RECORD LIST
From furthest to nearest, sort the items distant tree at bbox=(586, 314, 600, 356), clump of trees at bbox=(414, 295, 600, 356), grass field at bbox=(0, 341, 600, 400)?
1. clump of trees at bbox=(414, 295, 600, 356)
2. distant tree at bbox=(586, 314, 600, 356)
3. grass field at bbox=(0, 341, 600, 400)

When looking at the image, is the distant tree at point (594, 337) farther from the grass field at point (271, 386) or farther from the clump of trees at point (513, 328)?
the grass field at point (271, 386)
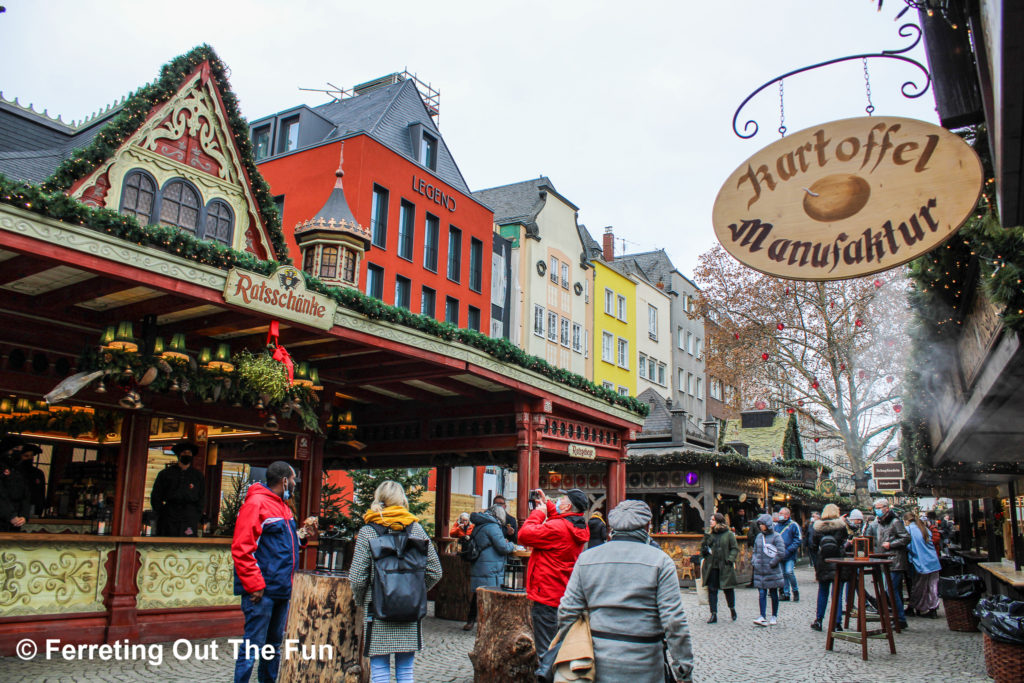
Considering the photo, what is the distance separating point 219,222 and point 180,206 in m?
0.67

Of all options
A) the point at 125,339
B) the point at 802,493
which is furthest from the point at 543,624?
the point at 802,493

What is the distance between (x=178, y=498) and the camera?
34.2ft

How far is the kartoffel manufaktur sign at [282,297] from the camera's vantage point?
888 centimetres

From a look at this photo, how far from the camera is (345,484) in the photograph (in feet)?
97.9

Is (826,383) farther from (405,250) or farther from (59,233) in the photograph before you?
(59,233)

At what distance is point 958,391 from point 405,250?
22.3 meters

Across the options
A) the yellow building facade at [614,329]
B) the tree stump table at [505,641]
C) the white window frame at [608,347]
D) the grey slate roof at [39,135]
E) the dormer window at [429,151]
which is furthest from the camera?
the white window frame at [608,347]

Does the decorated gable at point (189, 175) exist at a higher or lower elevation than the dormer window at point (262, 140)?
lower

...

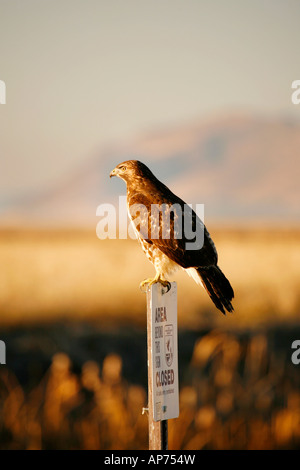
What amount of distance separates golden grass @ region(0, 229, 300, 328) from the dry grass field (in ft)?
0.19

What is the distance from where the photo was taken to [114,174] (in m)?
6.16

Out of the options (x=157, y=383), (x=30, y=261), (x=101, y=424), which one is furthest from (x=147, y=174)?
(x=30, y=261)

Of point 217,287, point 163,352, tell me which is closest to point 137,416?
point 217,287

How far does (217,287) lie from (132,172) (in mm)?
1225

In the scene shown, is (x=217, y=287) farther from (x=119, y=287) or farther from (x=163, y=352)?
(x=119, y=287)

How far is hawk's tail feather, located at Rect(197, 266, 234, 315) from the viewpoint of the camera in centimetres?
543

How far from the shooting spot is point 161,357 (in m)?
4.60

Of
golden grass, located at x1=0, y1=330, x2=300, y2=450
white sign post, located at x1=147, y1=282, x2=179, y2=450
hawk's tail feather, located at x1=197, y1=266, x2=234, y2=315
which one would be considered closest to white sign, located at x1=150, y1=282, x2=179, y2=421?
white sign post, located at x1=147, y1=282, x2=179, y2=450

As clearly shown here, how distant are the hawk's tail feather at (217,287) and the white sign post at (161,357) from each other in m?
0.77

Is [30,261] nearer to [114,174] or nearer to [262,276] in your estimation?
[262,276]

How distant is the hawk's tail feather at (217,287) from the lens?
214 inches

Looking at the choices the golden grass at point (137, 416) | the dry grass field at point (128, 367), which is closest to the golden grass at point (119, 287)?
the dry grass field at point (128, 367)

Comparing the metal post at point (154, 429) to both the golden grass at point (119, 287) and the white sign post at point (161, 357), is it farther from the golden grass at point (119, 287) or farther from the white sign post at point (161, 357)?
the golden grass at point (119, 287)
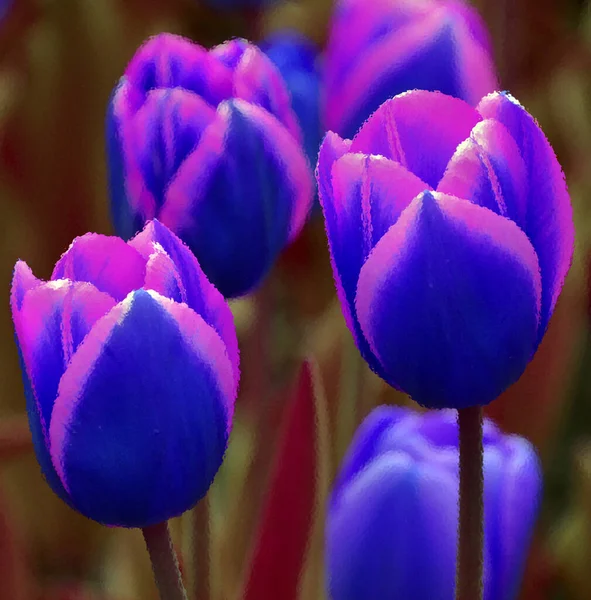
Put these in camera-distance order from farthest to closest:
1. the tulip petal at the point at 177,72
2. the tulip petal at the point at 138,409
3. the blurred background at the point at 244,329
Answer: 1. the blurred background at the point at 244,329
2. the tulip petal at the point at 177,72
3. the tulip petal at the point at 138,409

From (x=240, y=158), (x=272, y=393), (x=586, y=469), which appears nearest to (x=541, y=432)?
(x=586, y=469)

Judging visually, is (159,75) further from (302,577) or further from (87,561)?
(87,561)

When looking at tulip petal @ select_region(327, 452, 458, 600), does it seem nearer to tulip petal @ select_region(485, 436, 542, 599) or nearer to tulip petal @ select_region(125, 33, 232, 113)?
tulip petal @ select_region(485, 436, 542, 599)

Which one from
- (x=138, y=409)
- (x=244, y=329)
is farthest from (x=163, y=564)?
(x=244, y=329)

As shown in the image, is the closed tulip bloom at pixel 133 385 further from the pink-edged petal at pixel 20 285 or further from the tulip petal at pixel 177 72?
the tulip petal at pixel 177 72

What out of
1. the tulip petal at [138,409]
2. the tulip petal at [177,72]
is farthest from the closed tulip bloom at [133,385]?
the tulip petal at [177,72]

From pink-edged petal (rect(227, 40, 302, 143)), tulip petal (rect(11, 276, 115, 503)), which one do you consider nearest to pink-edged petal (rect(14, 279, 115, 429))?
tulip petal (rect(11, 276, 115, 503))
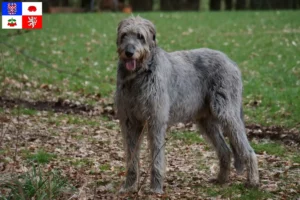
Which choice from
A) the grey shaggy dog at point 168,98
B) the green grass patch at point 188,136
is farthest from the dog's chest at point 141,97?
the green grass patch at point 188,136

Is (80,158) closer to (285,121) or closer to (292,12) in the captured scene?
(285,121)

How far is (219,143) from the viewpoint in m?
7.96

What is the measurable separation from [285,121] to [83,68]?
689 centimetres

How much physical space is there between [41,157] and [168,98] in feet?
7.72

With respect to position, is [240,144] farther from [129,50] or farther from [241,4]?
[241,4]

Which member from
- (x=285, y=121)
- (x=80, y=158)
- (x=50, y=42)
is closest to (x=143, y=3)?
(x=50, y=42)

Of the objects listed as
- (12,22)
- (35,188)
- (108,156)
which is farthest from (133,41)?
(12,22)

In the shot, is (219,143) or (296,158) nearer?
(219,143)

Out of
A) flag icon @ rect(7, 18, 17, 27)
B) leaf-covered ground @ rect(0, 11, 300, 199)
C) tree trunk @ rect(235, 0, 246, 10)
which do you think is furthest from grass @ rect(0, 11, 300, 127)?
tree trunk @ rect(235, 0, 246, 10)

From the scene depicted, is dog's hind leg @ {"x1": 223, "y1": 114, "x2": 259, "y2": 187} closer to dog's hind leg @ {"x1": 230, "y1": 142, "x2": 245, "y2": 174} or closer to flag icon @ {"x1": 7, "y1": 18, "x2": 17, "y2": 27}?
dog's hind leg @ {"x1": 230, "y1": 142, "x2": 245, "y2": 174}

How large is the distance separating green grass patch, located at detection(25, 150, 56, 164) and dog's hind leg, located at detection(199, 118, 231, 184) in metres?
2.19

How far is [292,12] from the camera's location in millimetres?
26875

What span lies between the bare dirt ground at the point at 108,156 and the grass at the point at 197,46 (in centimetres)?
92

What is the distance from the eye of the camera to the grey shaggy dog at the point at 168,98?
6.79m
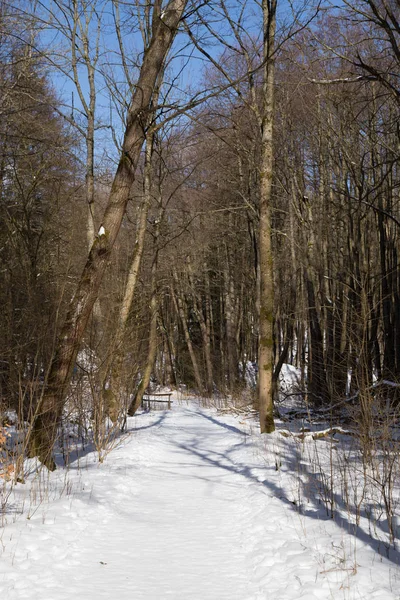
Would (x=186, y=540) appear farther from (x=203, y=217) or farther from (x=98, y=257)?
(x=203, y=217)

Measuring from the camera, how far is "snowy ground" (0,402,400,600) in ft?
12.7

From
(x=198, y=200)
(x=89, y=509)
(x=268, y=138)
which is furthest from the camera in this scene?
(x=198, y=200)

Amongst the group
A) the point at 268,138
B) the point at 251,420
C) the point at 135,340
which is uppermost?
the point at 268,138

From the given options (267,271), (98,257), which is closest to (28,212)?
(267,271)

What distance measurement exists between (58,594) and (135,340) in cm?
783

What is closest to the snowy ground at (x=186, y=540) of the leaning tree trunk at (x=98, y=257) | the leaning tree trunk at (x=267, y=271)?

...

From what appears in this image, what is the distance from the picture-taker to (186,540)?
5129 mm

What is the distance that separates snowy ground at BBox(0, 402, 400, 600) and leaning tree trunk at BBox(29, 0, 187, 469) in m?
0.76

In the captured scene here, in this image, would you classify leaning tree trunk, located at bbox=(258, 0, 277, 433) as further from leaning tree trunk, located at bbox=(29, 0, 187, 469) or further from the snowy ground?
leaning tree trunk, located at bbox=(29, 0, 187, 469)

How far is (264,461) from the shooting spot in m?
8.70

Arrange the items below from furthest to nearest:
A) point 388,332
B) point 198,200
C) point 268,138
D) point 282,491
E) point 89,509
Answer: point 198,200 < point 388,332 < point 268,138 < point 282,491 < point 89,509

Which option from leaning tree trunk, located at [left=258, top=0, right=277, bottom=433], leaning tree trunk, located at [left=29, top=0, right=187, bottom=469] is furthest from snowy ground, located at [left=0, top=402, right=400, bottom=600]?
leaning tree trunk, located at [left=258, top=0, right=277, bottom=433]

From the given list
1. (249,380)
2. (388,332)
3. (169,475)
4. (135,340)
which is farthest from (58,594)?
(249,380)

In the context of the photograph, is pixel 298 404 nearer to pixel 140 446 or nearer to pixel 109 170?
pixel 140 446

WHAT YOU SHOULD DO
Return every line above that contains the word "leaning", copying each one in full.

THE RESPONSE
What is closest to the snowy ground at (x=186, y=540) of the leaning tree trunk at (x=98, y=257) | the leaning tree trunk at (x=267, y=271)?
What is the distance that separates snowy ground at BBox(0, 402, 400, 600) and leaning tree trunk at BBox(29, 0, 187, 469) in m?
In the captured scene here, in this image, would you classify leaning tree trunk, located at bbox=(258, 0, 277, 433) as further from leaning tree trunk, located at bbox=(29, 0, 187, 469) or further from the snowy ground?
leaning tree trunk, located at bbox=(29, 0, 187, 469)
Which option from leaning tree trunk, located at [left=258, top=0, right=277, bottom=433], leaning tree trunk, located at [left=29, top=0, right=187, bottom=469] is furthest from snowy ground, located at [left=0, top=402, right=400, bottom=600]?
leaning tree trunk, located at [left=258, top=0, right=277, bottom=433]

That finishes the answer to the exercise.